The fun of making videos

Flip videoI’m pants at taking pictures though thanks to Open University module T189 Digital Photography I’ve a better idea, and now know when my photos are pants and why.  Moving pictures?  They must be times and times harder!  Yet I’m persuaded to study T156 – Digital Film School.  I hoped to learn to edit effectively – I knew only how to top and tail the videos on my flip video camera – which is now out of date.  And I also want to take interesting videos in the first place so that I don’t need to edit.

To get going on this T156 module, I needed a whole lot of technical stuff because you have sort out your own editing software more or less or your own.  Software includes:

  • movie editing software:  I’m using the Windows Movie Maker, didn’t buy any other software
  • sound software: including Olympus software to download my sound recordings from my Olympus digital recorder, and Audacity in order to trim the sound to remove the preambles to the recordings, and Lame because otherwise I can’t convert my recordings into MP3 format. I’ve learned that I can voice over  to the WMM video software.

This video lark demands a lot of coordination of software to get my video clips off my Flip video camera, my Samsung camera… and btw, my iPad too.

 This is the most collaborative OU course I’ve ever done.  There’s a little writing (600 words) to produce a treatment.    I decided to start filming Jonas Jonasson‘s “The hundred-year-old man who climbed out of the window and disappeared“, about this old criminal who scarpers from his 100th birthday party, nicks a suitcase full of stolen money made from drug dealing, and vanishes.  The fun bit is getting actors together if you plan  something with people in it, like a drama, which I did for the assignment.  I needed three actors.

  1. I asked an octogenarian neighbour.  Wow!  He was acting before we could get the recorder out.  So I immediately got some takes, takes I hadn’t expected or planned.  I had imagined a bottom crawling out of a window but wasn’t sure how to get an amateur actor to do that nor what window to use, but our old neighbour looked round surreptitiously at my camera, then scuttled off down the garden and disappeared round the back of the shed, only coming back for more takes – cheerfully and willingly.  When a few days later, he and I went to the bus station to record, he improvised, for example grabbing and perusing a bus timetable, then dragging the suitcase onto a bus where he explained to the amused driver that I was filming them and that he was in the starring role.  He’s a brilliant actor.
  2. The neighbours’ sons were immediately enthusiastic, one of them even donning make-up for the part.  Trouble is, they can’t get out of bed before midday at the weekend.  A  friend suggested some accents so I recorded his voice, and he knew how to act picking someone up by their ears, and practised on daughter! We went down to the bus station with a young actor on a Sunday afternoon, which is a quiet time.  Going down there for retakes on a Saturday afternoon got us some funny looks.
  3. My third actor is the ‘voice of the OU’ and I’m darned lucky to have her in.  Most of her work is voice, and she’s a bit reticent to be on-screen – perfectly cast.

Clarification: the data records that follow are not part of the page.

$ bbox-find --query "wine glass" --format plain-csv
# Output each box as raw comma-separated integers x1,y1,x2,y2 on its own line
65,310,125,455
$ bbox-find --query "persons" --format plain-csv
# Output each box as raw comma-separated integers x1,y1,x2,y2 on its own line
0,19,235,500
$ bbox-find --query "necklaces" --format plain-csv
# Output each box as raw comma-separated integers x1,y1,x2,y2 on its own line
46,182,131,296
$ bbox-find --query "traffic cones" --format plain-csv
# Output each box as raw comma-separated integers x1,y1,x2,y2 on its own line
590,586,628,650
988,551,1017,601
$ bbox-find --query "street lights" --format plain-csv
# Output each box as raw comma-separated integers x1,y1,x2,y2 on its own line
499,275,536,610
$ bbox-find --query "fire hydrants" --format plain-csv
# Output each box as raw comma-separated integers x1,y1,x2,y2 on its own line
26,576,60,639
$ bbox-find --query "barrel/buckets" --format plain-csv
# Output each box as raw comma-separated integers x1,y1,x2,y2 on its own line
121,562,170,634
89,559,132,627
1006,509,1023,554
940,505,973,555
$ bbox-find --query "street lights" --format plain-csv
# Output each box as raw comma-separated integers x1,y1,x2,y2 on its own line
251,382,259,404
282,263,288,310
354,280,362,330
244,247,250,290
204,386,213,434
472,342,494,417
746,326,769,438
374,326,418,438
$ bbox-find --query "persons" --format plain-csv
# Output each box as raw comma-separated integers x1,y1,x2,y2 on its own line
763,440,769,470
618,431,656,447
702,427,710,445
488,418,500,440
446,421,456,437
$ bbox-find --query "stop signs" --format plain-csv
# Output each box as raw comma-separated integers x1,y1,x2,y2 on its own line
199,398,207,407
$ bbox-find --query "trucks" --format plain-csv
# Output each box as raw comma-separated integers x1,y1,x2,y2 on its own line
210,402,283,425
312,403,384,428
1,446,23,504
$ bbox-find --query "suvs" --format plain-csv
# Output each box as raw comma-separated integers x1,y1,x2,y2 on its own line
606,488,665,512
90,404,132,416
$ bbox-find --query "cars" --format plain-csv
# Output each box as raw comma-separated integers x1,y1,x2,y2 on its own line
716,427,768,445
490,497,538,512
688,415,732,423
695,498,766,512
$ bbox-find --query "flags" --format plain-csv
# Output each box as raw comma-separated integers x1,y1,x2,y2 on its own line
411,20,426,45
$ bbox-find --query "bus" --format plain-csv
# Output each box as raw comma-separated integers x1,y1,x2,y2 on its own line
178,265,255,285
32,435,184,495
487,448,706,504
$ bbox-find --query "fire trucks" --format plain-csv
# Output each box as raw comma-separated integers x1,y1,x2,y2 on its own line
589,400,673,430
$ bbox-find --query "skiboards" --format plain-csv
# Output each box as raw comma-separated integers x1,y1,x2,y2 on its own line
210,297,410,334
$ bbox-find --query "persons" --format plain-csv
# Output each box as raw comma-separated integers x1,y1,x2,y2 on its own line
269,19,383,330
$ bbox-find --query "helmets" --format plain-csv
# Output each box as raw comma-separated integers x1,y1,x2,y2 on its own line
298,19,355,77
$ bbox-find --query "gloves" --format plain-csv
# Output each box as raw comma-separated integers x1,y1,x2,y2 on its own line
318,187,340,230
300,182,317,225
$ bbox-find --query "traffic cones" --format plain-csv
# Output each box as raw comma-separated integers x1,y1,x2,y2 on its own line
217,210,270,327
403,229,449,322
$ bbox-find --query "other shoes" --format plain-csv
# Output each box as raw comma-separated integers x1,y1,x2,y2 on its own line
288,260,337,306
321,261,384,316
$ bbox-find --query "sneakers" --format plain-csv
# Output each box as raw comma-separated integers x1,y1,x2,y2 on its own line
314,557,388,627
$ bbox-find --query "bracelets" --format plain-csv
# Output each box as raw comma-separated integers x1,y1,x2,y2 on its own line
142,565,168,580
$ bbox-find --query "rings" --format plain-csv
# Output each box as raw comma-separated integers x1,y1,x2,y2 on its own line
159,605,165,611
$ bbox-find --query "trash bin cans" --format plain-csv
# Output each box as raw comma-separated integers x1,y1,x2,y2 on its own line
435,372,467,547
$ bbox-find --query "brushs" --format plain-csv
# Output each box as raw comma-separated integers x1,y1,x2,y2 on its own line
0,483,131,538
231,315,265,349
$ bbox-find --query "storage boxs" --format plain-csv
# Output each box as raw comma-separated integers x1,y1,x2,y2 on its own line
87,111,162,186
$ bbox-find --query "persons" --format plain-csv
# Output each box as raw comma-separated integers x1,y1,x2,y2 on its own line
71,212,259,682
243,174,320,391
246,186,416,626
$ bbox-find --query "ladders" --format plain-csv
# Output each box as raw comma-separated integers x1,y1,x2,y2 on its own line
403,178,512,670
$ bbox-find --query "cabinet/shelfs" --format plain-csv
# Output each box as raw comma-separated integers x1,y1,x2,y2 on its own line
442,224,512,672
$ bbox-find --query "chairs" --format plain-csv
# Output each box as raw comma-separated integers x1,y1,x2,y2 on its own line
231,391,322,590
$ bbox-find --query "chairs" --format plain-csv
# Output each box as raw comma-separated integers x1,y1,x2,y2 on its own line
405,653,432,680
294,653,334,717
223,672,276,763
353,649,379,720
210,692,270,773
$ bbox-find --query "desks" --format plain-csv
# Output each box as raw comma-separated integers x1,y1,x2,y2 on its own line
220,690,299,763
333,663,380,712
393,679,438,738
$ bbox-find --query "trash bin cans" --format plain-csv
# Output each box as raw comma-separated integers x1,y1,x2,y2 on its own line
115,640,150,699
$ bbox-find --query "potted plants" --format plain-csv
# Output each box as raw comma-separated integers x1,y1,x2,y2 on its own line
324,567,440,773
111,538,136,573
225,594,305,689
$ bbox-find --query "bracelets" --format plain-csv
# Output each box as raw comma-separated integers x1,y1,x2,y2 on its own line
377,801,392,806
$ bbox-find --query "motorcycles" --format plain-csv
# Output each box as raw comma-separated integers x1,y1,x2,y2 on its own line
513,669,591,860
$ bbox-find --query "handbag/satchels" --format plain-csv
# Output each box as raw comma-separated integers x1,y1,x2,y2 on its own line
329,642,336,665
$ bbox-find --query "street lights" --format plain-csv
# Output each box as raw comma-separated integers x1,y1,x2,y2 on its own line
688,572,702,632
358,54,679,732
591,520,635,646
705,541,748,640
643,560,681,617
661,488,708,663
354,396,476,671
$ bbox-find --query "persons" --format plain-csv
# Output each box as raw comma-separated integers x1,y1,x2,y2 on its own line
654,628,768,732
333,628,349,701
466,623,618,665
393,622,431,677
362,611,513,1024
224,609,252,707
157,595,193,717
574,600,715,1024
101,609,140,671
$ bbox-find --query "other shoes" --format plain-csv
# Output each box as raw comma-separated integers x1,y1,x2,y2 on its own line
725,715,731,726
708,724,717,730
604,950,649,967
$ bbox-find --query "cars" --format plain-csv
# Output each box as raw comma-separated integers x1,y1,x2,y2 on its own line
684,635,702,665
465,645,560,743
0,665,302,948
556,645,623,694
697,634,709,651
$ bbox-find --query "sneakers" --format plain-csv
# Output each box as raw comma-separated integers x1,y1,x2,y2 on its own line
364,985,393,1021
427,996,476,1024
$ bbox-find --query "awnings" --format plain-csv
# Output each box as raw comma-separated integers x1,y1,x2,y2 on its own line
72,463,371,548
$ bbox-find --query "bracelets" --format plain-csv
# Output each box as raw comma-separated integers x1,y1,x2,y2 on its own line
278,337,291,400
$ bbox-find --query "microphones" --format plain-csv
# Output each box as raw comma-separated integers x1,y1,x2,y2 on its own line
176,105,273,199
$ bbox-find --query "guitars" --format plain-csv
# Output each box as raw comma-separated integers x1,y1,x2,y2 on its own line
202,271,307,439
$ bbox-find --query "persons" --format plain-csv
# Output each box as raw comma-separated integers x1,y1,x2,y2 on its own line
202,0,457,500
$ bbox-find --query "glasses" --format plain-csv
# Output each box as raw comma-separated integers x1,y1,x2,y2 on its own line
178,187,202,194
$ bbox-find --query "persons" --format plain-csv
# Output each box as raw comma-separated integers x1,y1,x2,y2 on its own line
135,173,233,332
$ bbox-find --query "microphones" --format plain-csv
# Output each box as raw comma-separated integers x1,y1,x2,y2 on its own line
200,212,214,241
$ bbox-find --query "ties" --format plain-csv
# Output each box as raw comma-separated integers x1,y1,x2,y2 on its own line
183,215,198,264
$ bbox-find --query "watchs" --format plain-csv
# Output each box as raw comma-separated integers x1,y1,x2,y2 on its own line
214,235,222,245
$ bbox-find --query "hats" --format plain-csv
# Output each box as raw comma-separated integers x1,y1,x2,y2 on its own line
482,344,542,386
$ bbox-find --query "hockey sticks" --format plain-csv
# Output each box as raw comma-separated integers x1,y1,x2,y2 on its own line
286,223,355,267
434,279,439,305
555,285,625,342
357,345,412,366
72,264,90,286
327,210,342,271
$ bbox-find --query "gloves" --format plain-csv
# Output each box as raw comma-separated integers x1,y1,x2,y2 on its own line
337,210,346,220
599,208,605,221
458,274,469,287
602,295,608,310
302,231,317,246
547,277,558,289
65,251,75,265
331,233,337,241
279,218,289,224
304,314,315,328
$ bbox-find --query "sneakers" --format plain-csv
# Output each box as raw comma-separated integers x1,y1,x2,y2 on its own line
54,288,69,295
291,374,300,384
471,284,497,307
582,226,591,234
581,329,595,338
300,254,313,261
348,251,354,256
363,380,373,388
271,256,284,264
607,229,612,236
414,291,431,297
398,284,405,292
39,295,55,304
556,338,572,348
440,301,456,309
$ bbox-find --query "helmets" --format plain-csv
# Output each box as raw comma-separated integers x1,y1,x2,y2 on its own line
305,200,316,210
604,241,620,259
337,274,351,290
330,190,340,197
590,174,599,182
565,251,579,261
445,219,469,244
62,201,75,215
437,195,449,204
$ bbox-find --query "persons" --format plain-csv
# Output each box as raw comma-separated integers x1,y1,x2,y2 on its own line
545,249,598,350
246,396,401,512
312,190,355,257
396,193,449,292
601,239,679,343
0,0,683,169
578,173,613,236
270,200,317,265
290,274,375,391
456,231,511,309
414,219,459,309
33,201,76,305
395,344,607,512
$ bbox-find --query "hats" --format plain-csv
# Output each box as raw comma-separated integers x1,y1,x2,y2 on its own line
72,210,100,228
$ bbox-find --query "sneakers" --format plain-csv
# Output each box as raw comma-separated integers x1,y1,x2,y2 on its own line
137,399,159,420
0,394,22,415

Then I needed to get the technical bits right, editing done and continuity sorted.  If you want to see any of my T156 films, go to Vimeo,  where you’ll find location recces, casting, rushes, the draft and the final film – only 2 minutes, along with a behind-the-scenes ‘how I done it’ video.

What did I learn:

  • I learned to film from interesting angles and that wind blows in the microphone but there are ways to remove it, so I learned to see and hear better.
  • I learned to direct inexperienced and natural actors, and to accept unexpected changes from original script when they’re good.  But that means planning in extra time for retakes.
  • I learned that editing takes ages, often goes wrong, and is frustrating but creative.

This new practical knowledge  will greatly help my research on performance for JuxtaLearn.